Visualizing 350 million people movement in US

A screenshot from 48 states animation (during the time of hurricane Katrina)

I worked on visualizing US address change records for last two months and my work has been published in company’s blog.
I originally started with getting high level pictures from Gephi but realized that Gephi wasn’t quite suited for visualizing what I wanted to convey. So I wrote a program in Java using processing library to gain finer control over some visual primitives for coloring, sizing and animation.

So head over and take a look at the post by clicking the link below.

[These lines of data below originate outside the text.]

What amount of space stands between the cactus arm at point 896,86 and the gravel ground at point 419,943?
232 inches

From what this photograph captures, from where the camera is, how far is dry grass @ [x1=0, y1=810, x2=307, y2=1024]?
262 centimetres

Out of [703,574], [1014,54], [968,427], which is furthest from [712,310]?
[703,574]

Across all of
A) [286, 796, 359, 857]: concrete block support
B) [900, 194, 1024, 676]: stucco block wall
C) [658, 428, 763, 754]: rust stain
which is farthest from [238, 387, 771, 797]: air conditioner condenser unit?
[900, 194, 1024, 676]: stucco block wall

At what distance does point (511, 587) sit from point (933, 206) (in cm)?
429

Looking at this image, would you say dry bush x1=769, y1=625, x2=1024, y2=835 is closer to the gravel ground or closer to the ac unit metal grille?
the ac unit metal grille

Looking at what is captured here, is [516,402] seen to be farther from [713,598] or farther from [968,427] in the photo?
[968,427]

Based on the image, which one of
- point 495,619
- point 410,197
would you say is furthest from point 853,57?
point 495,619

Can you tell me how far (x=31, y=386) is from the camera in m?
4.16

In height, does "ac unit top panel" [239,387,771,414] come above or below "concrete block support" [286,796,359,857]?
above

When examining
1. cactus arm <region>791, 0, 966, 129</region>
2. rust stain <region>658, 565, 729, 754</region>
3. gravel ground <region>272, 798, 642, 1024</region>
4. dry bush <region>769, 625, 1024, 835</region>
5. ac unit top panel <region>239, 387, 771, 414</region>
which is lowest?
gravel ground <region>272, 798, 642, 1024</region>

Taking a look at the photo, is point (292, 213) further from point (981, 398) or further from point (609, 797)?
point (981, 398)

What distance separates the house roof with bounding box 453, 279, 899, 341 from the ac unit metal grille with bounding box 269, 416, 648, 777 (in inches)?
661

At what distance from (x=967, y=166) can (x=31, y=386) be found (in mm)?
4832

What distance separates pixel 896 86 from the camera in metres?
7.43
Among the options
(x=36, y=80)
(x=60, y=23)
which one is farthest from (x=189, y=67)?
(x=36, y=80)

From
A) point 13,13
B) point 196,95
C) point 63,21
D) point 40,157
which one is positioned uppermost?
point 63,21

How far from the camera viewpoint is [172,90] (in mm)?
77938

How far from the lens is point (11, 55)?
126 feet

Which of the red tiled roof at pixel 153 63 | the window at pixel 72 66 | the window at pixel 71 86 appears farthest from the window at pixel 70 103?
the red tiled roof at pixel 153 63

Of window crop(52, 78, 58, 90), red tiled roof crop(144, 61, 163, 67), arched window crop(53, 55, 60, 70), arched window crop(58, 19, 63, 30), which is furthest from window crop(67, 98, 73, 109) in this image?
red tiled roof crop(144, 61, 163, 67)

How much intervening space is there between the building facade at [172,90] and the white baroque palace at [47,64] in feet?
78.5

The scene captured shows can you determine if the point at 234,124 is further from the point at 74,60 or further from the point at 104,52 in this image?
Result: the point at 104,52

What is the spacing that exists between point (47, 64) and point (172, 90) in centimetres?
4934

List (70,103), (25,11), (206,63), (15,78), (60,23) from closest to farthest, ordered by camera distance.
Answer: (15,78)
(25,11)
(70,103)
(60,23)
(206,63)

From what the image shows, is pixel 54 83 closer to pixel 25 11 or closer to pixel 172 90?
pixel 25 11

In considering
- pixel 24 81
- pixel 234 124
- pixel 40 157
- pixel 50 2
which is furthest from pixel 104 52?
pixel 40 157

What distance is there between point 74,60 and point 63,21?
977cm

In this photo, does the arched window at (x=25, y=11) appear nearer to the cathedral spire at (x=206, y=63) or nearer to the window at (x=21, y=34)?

http://www.spokeo.com/blog/visualizing-us-address-change-records-in-2000-2009

Using Gephi to understand Gephi

I have been playing with an opensource software called Gephi for several months. I believe it is one of the best non-proprietary network visualization softwares currently out there. Gephi allows users to visualize, navigate and understand relational dataset such as social network data, quickly and efficiently. 0.8 beta which was just released less than a week ago includes some major enhancements and bug fixes.

Gephi is fairly big project with large sourcecode base. If you want to write plugins or modify sourcecode, it could be overwhelming in the beginning. Once you understand the structure, it gets easier but still non-trivial.

I was once trying to wrap my head around the structure of Gephi sourcecode and I thought it would be interesting to use Gephi to understand Gephi sourcecode.

I wrote a small script in Ruby to go through the sourcecode and lookfor import statement and created list of directional links from one class to the other. I made the script output a network file which I can open in Gephi to visualize. Since I was only interested in Gephi project, I decided to narrow down the scope to org.gephi only.

I ran one of the built-in layout algorithm, ForceAtlas 2, and colored the network by top-level module(below). Besides a pretty picture, you can see some clusters in the network but center of the network looks like there are many cross referencing.

In order to see more structure in the network, I grouped nodes based on their membership to modules(below). This shows inter-module dependencies of the sourcecode which is very interesting. Nodes are sized by the number of sub-classes and the thickness of edges represent the number of classes connecting different groups in this case, modules. You can see datalab being the largest module based on the number of sub-classes. The average degree is 10.6 which means, if you change sourcecode of a module, you have an average of 10.6 modules you should consider to make sure you don’t have any compatibility issue.

Last picture(below) shows a slightly granular view. Nodes are broken down by one sub-level. In this view, average degree is 7.7.

This was a helpful exercise for me. If I get a chance, I can do this for all previous versions of Gephi to visualize the project’s evolvement.